Quando primeiramente nos vimos, ela pareceu-me incoerente,

Porém, assim como quem não quer nada, tocou-me levemente,

E ao ler errado nas entrelinhas, temi e ansiei por fugir.

Demonstrando sabedoria, ela dizia não se tratar de um encontro,

Mas de algo em sonhos anunciado, um enaltecido reencontro...

Todavia, no meu ceticismo característico, ateísta a desdenhei.

Eu exercia com vigor a áspera convicção de ficar sozinho,

Mas ela, com calma e astúcia, reaproximou devagarzinho,

E sem alarde alcançou minha consentida solidão.

Na resignada aceitação submetida, a tive como uma amiga,

Que numa calculada sutileza, falava de anjos, de vida antiga...

E, terna e gentil, tocou profundamente meu inóspito coração.

Ainda um casca-grossa inveterado, de austera convicção,

Aos poucos, fui perdendo o aferro à sua doce persuasão,

De larga sapiência, assentamento e gestos angelicais.

Ela era um amalgama de ternura e algo mais que o belo,

E minou de vez a resistência do meu abarbarado castelo,

Apresentando-me ao inédito, a sonhos sonhados jamais.

Falava-me do onírico ao real, de vidas vividas, de raiz,

Com a digna humildade do mestre que também é aprendiz,

Mas com a propriedade de quem jamais teme errar.

Abrindo minha mente e meu coração, antes descrentes,

Para o invisível que vive numa outra esfera ascendente,

Que existiu, coexiste e para todo o sempre estará lá.

Como a própria Vênus, ela detém encantos da planta à palma,

Porém, é marcada por densas cicatrizes incrustadas na alma,

Numa fundura invisível ao cinzel do mais hábil escultor.

Mas, na humildade, é outra beleza que ela exala e valoriza,

A citada por Exupéry, invisível aos olhos, a câmeras e prismas:

A pulcra, transcendental e excelsa formosura interior.

Sorriso largo, sem motivo, bobo como criança elogiada,

Algo como o anseio pelo reencontro na tarde esperada;

O desejar sem possessão, que não castra a liberdade.

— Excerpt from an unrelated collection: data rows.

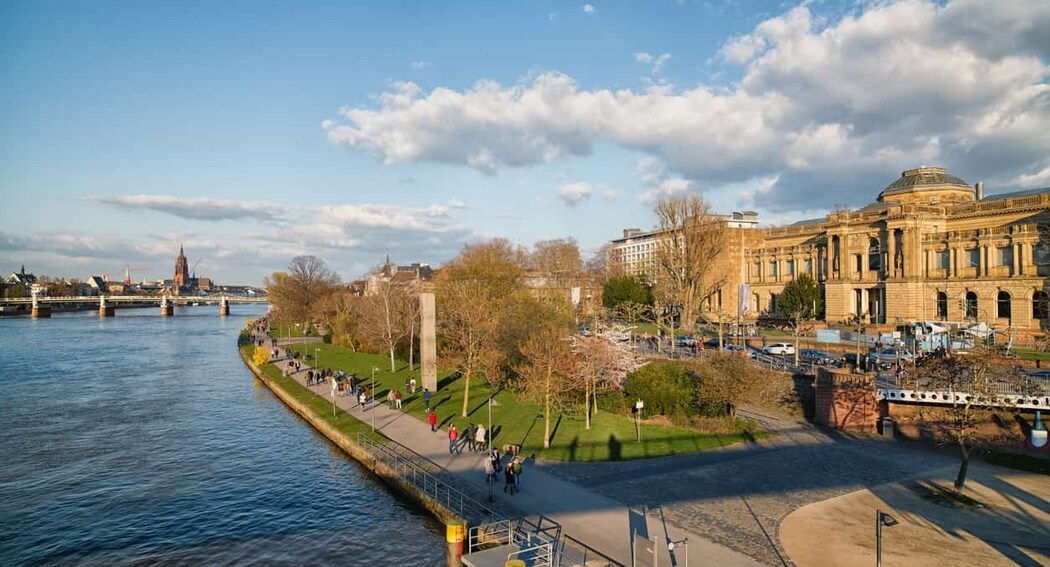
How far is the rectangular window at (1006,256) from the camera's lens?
A: 5819cm

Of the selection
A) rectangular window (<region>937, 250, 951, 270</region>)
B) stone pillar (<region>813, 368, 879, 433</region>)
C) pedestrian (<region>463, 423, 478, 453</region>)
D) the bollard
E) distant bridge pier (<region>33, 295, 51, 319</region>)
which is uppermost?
rectangular window (<region>937, 250, 951, 270</region>)

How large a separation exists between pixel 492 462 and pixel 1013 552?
14.7m

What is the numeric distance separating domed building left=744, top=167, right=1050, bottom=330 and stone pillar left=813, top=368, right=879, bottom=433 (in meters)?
32.8

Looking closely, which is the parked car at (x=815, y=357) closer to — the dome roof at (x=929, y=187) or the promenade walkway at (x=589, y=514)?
the promenade walkway at (x=589, y=514)

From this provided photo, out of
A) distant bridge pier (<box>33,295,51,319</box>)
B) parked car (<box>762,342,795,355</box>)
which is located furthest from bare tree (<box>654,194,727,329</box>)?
distant bridge pier (<box>33,295,51,319</box>)

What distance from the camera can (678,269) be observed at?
219 ft

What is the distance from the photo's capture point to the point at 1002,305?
58500mm

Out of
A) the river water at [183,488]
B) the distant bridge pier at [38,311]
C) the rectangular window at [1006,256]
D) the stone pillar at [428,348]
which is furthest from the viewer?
the distant bridge pier at [38,311]

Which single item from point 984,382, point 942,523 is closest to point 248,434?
Answer: point 942,523

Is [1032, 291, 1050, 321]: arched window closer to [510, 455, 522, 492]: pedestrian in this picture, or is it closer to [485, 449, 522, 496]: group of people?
[510, 455, 522, 492]: pedestrian

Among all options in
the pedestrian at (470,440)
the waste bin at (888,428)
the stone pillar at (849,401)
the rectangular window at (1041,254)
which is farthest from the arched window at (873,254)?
the pedestrian at (470,440)

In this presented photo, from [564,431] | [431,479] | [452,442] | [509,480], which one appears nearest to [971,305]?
[564,431]

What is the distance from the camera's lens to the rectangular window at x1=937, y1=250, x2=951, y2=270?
63.4m

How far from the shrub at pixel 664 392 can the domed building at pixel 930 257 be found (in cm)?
3859
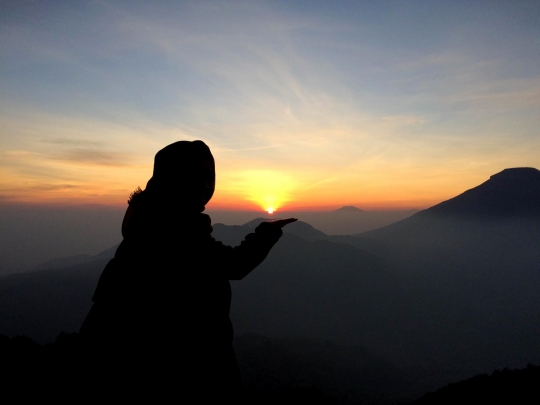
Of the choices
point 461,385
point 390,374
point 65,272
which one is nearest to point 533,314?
point 390,374

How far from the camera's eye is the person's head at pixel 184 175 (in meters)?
3.02

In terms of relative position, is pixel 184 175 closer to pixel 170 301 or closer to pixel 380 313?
pixel 170 301

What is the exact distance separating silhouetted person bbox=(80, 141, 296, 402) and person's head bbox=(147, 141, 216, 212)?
0.03 ft

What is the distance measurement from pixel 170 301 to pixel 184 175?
123cm

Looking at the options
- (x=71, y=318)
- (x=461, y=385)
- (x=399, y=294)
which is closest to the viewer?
(x=461, y=385)

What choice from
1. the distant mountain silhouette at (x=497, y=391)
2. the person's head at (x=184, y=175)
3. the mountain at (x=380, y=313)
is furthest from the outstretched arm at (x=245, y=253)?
the mountain at (x=380, y=313)

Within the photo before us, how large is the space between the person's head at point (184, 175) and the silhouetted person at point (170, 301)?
10 millimetres

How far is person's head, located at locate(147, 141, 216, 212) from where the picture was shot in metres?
3.02

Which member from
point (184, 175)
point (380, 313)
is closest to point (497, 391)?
point (184, 175)

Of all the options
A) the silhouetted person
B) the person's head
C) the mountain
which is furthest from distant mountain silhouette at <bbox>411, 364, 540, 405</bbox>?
the mountain

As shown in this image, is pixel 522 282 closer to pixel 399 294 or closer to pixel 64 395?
pixel 399 294

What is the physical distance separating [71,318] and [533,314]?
223m

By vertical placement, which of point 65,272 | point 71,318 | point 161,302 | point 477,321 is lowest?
point 477,321

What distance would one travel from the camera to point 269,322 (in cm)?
14225
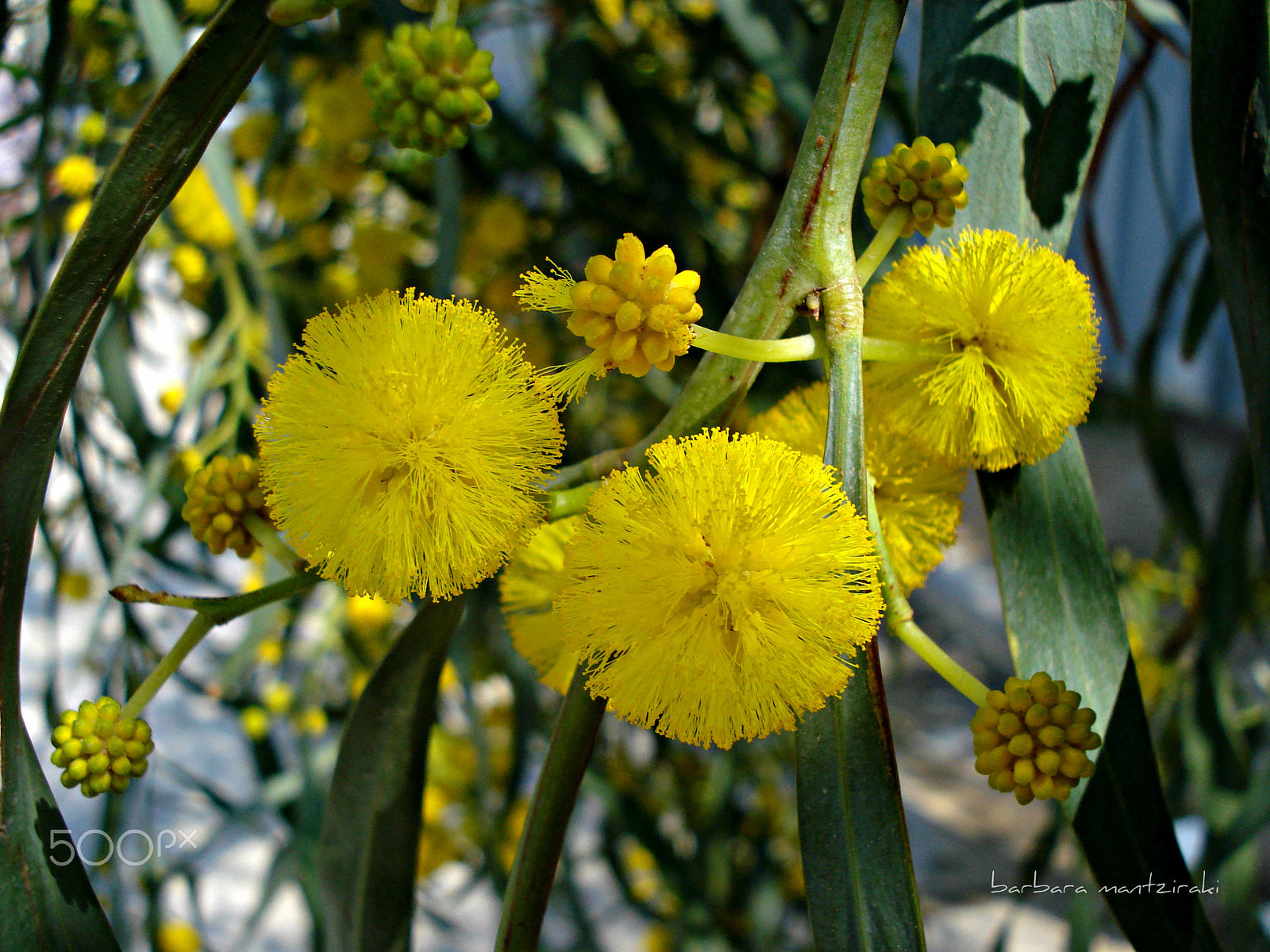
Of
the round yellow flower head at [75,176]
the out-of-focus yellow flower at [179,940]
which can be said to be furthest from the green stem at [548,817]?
the out-of-focus yellow flower at [179,940]

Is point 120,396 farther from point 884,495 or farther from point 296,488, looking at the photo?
point 884,495

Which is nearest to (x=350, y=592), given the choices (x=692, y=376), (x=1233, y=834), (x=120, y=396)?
(x=692, y=376)

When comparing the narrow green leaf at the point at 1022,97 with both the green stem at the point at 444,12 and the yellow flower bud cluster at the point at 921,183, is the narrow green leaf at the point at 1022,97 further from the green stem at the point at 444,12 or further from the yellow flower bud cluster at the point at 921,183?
the green stem at the point at 444,12

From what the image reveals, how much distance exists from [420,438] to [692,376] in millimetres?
109

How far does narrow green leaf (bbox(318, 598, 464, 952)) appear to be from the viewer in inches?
19.4

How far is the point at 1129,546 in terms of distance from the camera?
3217mm

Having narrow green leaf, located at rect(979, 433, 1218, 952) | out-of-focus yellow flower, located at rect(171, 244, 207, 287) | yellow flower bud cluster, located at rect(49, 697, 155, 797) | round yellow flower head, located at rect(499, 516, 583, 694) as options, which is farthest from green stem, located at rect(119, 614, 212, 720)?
out-of-focus yellow flower, located at rect(171, 244, 207, 287)

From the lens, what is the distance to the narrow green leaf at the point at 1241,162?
0.45 metres

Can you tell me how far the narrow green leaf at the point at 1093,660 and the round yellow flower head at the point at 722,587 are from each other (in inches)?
5.5

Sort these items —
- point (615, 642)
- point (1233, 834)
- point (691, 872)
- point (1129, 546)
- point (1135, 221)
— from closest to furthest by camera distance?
point (615, 642) < point (1233, 834) < point (691, 872) < point (1129, 546) < point (1135, 221)

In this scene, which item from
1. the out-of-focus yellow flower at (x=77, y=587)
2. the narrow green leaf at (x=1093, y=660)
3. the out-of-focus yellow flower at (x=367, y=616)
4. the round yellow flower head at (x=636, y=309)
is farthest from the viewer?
the out-of-focus yellow flower at (x=77, y=587)

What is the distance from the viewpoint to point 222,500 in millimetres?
442

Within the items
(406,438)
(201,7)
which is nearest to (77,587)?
(201,7)

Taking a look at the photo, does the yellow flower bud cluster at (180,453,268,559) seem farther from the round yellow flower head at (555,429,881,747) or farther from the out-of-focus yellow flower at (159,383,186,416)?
the out-of-focus yellow flower at (159,383,186,416)
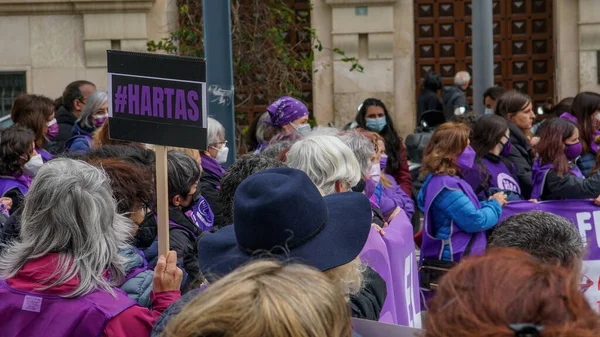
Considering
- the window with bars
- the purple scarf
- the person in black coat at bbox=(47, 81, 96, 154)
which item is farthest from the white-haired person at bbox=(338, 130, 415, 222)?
the window with bars

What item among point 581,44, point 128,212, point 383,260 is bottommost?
point 383,260

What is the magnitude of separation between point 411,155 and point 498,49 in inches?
245

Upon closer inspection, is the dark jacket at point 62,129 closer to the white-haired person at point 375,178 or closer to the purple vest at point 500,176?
the white-haired person at point 375,178

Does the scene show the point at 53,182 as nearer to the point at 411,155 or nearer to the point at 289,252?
the point at 289,252

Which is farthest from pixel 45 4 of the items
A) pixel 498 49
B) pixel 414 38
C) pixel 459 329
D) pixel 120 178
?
pixel 459 329

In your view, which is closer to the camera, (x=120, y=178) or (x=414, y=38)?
(x=120, y=178)

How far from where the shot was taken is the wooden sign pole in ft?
12.6

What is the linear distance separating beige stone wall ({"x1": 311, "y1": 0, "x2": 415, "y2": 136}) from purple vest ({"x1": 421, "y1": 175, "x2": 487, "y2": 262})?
30.6 ft

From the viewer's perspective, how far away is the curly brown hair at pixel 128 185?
14.5 feet

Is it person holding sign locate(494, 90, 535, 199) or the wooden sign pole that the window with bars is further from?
the wooden sign pole

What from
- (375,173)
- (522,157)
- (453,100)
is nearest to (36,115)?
(375,173)

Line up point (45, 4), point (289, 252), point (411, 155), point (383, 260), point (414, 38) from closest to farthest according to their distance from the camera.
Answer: point (289, 252) → point (383, 260) → point (411, 155) → point (45, 4) → point (414, 38)

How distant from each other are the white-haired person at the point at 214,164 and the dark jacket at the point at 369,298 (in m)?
1.90

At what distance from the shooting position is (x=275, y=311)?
1.98m
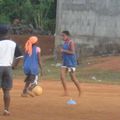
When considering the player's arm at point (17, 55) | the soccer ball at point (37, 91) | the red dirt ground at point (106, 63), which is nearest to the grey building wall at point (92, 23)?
the red dirt ground at point (106, 63)

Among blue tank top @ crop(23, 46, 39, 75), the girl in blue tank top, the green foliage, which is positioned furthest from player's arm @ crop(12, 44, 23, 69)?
the green foliage

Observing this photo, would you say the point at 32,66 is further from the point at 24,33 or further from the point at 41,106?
the point at 24,33

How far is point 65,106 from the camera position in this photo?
13.2 metres

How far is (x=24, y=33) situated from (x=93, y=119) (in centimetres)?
2737

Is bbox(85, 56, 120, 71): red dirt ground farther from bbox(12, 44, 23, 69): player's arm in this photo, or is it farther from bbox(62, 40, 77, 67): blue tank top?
bbox(12, 44, 23, 69): player's arm

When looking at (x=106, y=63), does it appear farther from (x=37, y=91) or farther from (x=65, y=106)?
(x=65, y=106)

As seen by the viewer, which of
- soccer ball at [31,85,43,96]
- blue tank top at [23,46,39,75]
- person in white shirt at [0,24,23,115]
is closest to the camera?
person in white shirt at [0,24,23,115]

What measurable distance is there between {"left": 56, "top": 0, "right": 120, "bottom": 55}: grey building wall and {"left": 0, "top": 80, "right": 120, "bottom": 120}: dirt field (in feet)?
43.8

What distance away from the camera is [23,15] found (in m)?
42.0

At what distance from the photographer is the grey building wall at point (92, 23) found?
101 ft

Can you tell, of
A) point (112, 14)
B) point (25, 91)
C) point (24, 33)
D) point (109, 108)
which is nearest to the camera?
point (109, 108)

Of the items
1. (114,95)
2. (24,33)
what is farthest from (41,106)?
(24,33)

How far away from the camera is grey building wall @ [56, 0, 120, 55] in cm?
3075

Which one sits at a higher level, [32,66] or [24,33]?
[32,66]
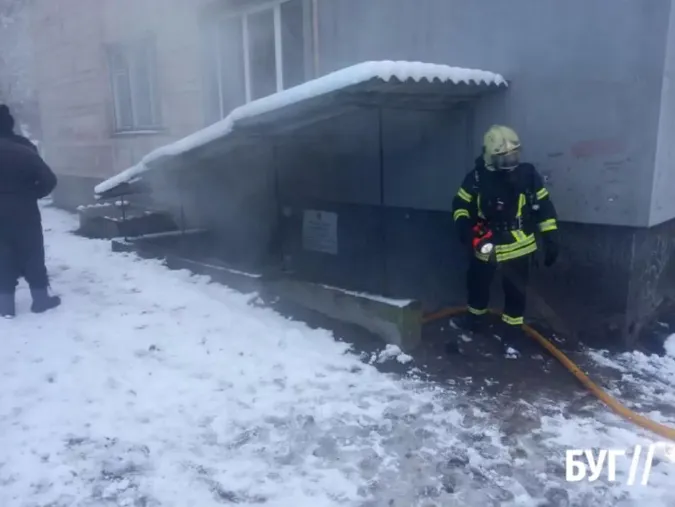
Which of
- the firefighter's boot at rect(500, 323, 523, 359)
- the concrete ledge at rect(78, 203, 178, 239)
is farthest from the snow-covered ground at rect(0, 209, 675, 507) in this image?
the concrete ledge at rect(78, 203, 178, 239)

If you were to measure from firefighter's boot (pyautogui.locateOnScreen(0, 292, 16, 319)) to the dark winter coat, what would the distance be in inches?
23.6

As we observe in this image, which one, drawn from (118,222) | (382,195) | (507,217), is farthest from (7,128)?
(507,217)

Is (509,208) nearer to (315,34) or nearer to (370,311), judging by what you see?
(370,311)

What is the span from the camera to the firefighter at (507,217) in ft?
13.9

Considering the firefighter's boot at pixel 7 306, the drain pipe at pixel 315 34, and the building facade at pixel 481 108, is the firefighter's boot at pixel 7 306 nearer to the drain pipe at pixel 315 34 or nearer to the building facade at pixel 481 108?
the building facade at pixel 481 108

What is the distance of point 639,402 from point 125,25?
839cm

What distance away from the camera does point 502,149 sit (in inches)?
164

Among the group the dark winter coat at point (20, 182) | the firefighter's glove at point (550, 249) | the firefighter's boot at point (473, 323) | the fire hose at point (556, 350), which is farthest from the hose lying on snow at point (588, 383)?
the dark winter coat at point (20, 182)

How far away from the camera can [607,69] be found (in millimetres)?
4156

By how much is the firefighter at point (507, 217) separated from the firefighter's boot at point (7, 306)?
378 centimetres

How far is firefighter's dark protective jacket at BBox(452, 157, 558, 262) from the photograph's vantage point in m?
4.23

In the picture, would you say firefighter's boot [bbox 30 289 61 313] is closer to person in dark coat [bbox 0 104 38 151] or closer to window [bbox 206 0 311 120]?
person in dark coat [bbox 0 104 38 151]

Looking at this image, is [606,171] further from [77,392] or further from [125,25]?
[125,25]

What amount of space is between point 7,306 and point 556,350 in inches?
176
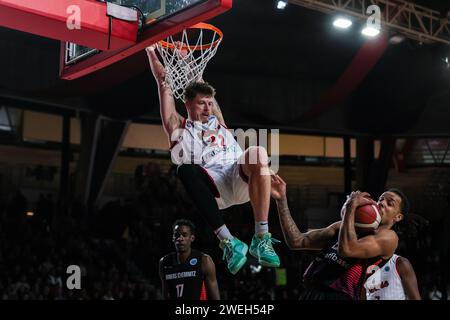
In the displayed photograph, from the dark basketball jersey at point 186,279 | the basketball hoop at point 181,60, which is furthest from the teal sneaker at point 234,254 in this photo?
the basketball hoop at point 181,60

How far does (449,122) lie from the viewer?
14.7 m

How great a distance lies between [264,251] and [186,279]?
3.85ft

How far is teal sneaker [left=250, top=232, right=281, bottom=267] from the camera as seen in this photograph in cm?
509

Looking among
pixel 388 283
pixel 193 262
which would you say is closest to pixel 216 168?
pixel 193 262

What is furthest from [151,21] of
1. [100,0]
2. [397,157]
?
[397,157]

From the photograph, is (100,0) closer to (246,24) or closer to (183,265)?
(183,265)

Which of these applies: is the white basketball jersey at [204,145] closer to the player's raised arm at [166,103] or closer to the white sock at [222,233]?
the player's raised arm at [166,103]

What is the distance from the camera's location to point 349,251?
497cm

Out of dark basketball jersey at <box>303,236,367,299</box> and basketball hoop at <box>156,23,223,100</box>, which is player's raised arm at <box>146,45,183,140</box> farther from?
dark basketball jersey at <box>303,236,367,299</box>

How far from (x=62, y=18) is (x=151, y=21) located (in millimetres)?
680

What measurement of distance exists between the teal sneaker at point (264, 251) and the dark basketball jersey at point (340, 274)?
380mm

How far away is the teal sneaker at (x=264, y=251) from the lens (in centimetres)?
509

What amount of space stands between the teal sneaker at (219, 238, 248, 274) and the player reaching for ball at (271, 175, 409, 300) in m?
0.58

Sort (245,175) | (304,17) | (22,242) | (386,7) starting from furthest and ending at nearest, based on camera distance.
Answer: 1. (304,17)
2. (22,242)
3. (386,7)
4. (245,175)
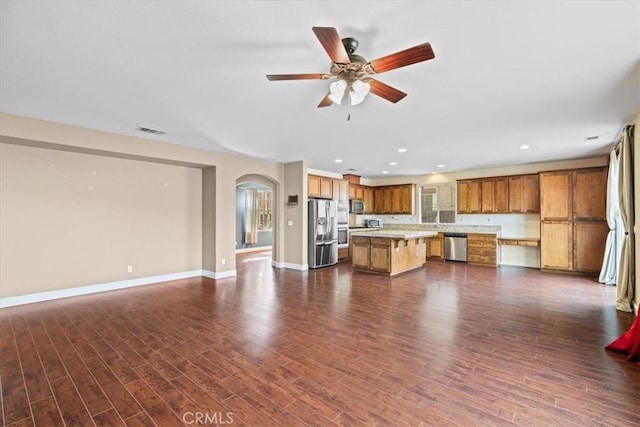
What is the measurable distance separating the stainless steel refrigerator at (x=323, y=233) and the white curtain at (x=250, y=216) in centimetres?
414

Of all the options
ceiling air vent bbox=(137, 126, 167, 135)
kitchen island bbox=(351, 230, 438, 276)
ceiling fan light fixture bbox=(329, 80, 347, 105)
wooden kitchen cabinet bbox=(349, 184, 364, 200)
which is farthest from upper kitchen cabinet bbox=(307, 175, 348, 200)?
ceiling fan light fixture bbox=(329, 80, 347, 105)

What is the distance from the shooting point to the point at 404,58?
79.3 inches

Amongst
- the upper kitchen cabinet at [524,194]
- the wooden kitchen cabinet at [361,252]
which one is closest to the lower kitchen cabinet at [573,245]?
the upper kitchen cabinet at [524,194]

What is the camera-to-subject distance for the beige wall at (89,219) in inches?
169

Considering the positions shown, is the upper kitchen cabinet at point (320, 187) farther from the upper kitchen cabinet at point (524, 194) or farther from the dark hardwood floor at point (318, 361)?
the upper kitchen cabinet at point (524, 194)

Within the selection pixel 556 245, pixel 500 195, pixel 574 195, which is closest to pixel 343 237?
pixel 500 195

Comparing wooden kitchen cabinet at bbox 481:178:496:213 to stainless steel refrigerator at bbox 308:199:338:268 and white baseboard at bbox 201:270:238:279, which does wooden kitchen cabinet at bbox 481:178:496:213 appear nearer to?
stainless steel refrigerator at bbox 308:199:338:268

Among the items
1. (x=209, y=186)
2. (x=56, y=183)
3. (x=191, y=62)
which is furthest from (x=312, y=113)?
(x=56, y=183)

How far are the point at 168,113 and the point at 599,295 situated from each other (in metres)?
7.16

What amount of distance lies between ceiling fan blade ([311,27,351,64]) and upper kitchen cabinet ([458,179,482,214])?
7.37 metres

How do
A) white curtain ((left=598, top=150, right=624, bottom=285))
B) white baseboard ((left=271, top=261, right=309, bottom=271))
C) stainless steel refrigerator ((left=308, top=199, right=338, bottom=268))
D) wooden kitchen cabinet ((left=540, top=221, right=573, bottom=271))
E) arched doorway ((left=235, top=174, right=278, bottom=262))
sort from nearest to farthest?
white curtain ((left=598, top=150, right=624, bottom=285)) → wooden kitchen cabinet ((left=540, top=221, right=573, bottom=271)) → white baseboard ((left=271, top=261, right=309, bottom=271)) → stainless steel refrigerator ((left=308, top=199, right=338, bottom=268)) → arched doorway ((left=235, top=174, right=278, bottom=262))

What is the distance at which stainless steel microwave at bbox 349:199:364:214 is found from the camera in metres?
9.37

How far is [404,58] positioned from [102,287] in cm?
585

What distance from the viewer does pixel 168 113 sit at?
3.79 meters
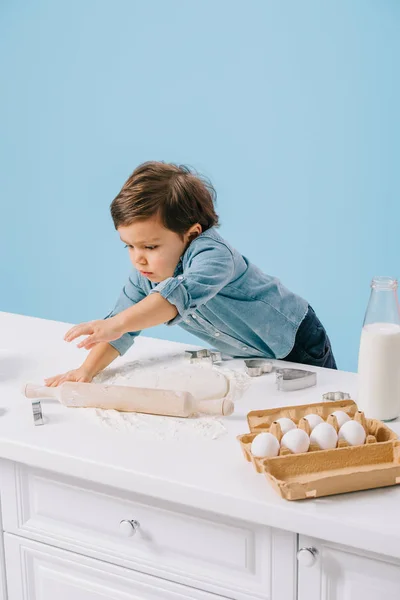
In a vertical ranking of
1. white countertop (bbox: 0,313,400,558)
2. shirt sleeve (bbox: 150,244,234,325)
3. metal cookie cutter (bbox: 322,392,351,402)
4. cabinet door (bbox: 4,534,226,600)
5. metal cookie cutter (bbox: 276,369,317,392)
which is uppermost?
shirt sleeve (bbox: 150,244,234,325)

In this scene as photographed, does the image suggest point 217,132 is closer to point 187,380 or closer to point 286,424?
point 187,380

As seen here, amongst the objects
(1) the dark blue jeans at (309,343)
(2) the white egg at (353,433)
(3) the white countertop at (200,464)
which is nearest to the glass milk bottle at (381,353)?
(3) the white countertop at (200,464)

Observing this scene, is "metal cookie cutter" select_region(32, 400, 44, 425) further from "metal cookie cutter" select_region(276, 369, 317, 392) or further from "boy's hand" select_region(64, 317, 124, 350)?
"metal cookie cutter" select_region(276, 369, 317, 392)

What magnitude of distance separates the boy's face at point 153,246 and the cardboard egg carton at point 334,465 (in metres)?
0.54

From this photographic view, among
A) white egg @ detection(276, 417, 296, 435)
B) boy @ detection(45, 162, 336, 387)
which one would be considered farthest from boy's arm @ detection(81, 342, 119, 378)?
white egg @ detection(276, 417, 296, 435)

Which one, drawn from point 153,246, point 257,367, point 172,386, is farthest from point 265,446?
point 153,246

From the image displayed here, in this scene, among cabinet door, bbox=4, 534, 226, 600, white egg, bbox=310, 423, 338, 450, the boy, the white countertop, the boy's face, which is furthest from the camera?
the boy's face

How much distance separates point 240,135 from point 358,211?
62 centimetres

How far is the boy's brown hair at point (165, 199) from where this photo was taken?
5.09 ft

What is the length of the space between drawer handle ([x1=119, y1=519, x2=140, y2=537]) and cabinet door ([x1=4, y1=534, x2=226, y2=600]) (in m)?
0.06

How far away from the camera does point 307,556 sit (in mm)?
1022

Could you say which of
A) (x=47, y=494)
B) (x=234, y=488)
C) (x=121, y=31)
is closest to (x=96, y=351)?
(x=47, y=494)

O ser do outro sem pedir, o sonhar sem dormir; a esperança

De suportar a vil distância, que no peito causa ânsia,

E nos incita a imaginação, fazendo sorrir sem ter vontade.

Deslizante e sutil como o próprio sono e a falaz serpente,

A saudade vai se esgueirando e penetrando a alma da gente,

Até do espírito, do coração, do corpo... do todo se apossar.

Arrebata a concentração do dia, o sono da noite; e o alarido

Leva-nos a inspirações singulares, por vezes sem sentido,

Que falam da ausência, da espera, da lembrança a fustigar.

Maravilhosa, ela devolveu-me a vida e extintas emoções,

Restaurando um antigo sentir, de indizíveis proporções,

Que permite amar sem tocar, e sentir saudade sem dor.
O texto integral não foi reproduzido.